I do think the article has a brilliant point about the condescending tone all of these arguments have in common, and that it is probably correct about a lot of situations (such as the fact vigilantism isn't a common thing despite being idolized in media) but at the same time I'm not sure that it's free of exceptions either. As an example, think of how many people believe Romeo and Juliet is an actual story about devoted love, as opposed to its true nature of 'here are some stupid teenagers doing stupid and tragic teenager things'. I hate to pick a target that paints me in a light open to accusations of confirmation bias, but Twilight I'd say is another exception in my opinion, as the number of times I've seen the relationships in that book legitimately called romantic by people lacking life experience disturbs me deeply.

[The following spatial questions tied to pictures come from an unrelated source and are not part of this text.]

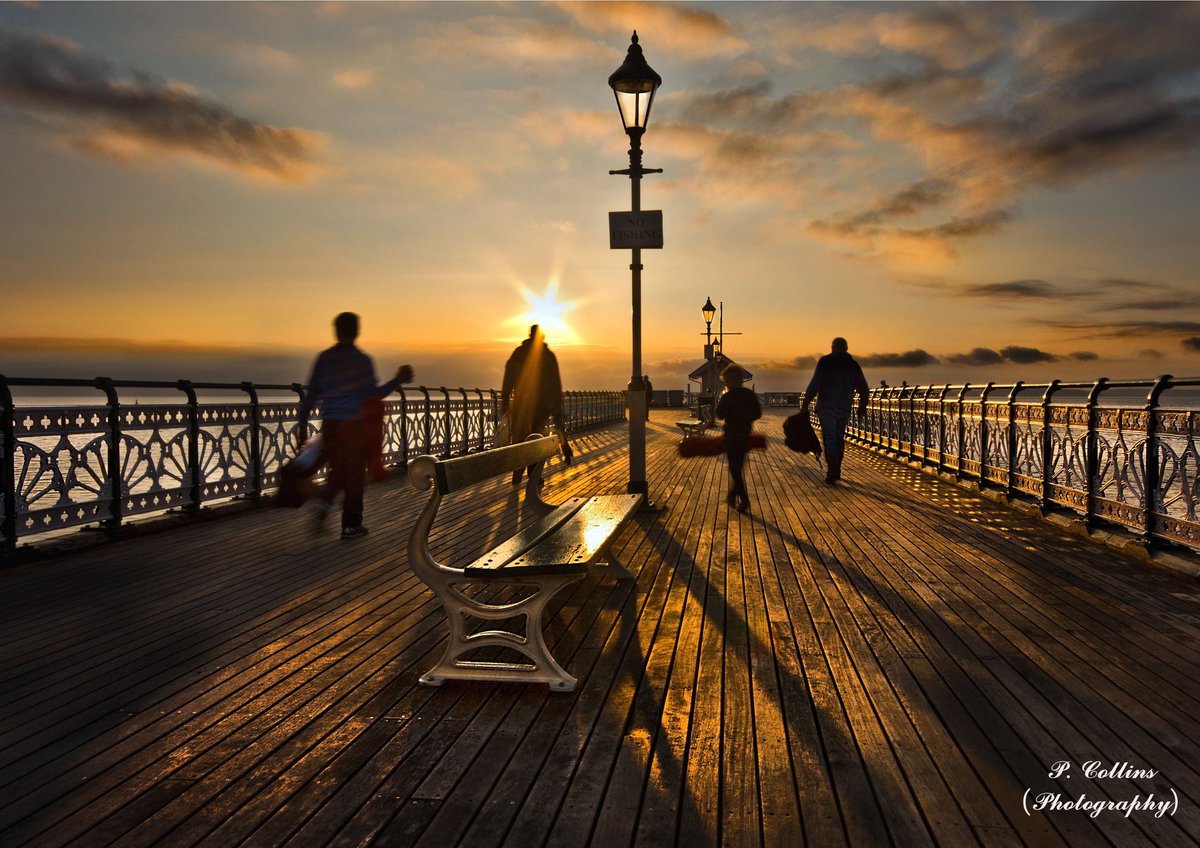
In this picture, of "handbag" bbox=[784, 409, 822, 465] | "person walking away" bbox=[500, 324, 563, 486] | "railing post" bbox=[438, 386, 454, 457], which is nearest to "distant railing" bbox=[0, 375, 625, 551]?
"person walking away" bbox=[500, 324, 563, 486]

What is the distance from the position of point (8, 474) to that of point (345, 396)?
8.69ft

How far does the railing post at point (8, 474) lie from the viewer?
6.49m

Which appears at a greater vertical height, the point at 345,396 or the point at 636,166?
the point at 636,166

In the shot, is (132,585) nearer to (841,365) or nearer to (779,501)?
(779,501)

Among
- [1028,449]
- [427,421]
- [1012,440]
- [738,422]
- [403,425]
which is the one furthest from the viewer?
[427,421]

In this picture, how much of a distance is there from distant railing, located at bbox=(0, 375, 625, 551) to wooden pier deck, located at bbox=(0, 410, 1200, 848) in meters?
0.86

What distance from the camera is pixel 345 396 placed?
7.46m

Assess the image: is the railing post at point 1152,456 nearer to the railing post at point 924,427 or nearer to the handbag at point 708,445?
the handbag at point 708,445

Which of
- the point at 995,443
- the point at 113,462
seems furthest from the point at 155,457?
the point at 995,443

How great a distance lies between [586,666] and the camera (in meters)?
3.98

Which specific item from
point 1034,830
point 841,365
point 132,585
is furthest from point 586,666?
point 841,365

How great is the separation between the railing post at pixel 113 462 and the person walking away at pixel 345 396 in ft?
5.81

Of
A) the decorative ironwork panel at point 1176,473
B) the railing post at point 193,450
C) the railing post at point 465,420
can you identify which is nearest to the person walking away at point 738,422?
the decorative ironwork panel at point 1176,473

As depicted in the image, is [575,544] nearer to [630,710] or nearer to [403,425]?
[630,710]
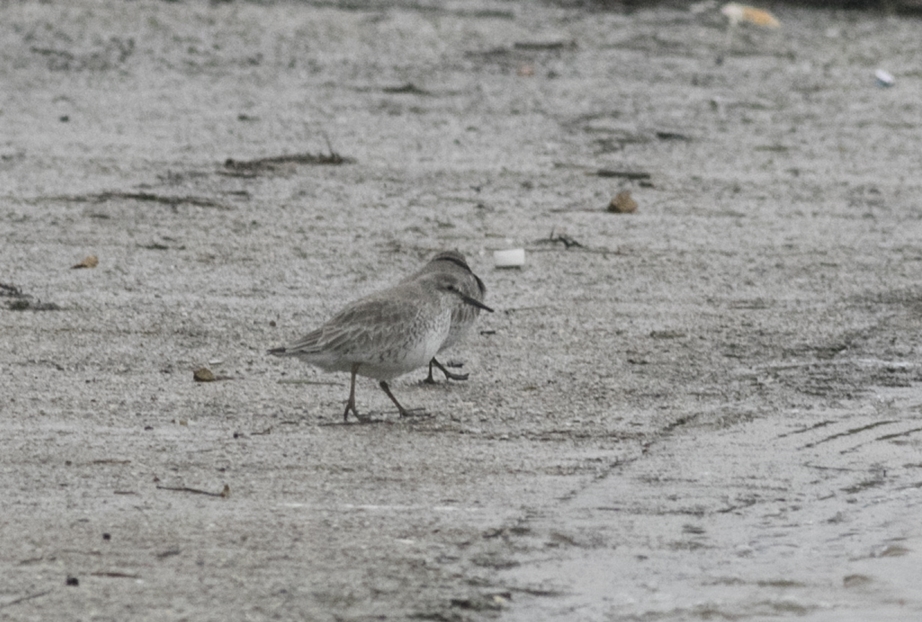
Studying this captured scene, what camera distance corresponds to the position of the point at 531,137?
43.5ft

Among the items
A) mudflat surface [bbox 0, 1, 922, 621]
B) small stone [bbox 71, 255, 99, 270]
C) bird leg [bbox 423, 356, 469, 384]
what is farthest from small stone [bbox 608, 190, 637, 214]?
bird leg [bbox 423, 356, 469, 384]

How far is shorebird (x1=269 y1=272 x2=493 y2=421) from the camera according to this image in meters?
7.13

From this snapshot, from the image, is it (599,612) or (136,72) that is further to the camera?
(136,72)

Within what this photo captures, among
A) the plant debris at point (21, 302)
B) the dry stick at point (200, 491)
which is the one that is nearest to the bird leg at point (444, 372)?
the dry stick at point (200, 491)

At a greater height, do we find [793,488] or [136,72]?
[793,488]

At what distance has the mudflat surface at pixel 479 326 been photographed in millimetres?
5793

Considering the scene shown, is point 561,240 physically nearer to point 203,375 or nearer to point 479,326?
point 479,326

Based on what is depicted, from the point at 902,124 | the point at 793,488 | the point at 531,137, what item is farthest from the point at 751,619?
the point at 902,124

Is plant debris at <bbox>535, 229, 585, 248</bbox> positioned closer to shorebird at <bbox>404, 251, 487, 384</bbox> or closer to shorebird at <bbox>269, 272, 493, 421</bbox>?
A: shorebird at <bbox>404, 251, 487, 384</bbox>

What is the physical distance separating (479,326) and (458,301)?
4.25 feet

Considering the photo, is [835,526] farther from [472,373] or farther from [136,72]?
[136,72]

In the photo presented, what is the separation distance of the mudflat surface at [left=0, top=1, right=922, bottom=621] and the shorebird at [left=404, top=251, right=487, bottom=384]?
7.5 inches

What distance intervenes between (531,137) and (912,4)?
7169 mm

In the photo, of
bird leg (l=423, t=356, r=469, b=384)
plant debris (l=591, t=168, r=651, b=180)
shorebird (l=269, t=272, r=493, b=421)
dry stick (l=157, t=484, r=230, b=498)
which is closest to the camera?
dry stick (l=157, t=484, r=230, b=498)
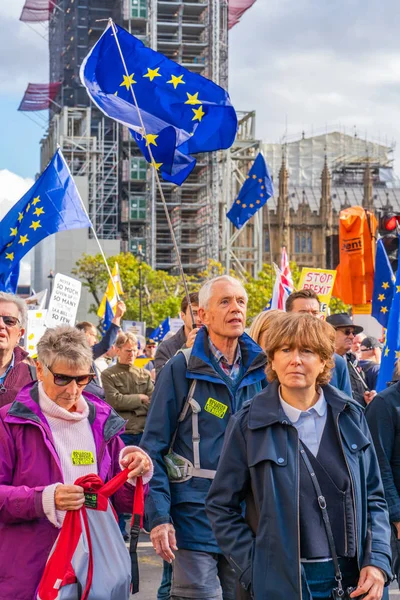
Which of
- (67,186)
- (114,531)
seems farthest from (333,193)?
(114,531)

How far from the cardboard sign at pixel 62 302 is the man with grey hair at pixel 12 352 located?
7.22m

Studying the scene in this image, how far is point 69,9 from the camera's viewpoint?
91.2 metres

To re-frame the conversation, I'd state it as media can't change beliefs, but it can reinforce them. I firmly believe no amount of violence in media can turn someone who has accepted that violence isn't a solution in real life into a killer. On the other hand, I'd say if a person already believes something, then seeing it in media (especially when its repeated countless times across different productions) can reinforce that belief. To pick a slightly less charged example, think about how first aid is presented in media: I'm willing to bet there are a lot of people out there who, because they've never been taught otherwise and don't have a reason to question what they see repeated in media, would do catastrophically horrible things unknowingly in such a situation. I'm willing to bet for nearly every example you could find on TVTropes' page "Worst Aid" there is a dishearteningly large percentage of people who believe it.
Edit: to clarify on my post, I'm not suggesting things like 50 Shades should be banned, since I acknowledge that there is probably an audience that can enjoy it responsibly. If someone finds it entertaining while understanding its purely fiction and portrays an abusive relationship, I'm not going to look down on that person just for liking it. My problem lies in the fact that while most people know 'vigilantism is bad', far less people know things like '50 Shades is abuse, not bdsm' and 'An epilepsy victim won't choke on their own tongue'. Even atop the obvious arguments against censorship, banning just sort of 'enshrines' something, in addition to making the people who enjoy it defensive rather than receptive. As for a solution, I guess the only one I can think of is to encourage more media with opposing portrayals.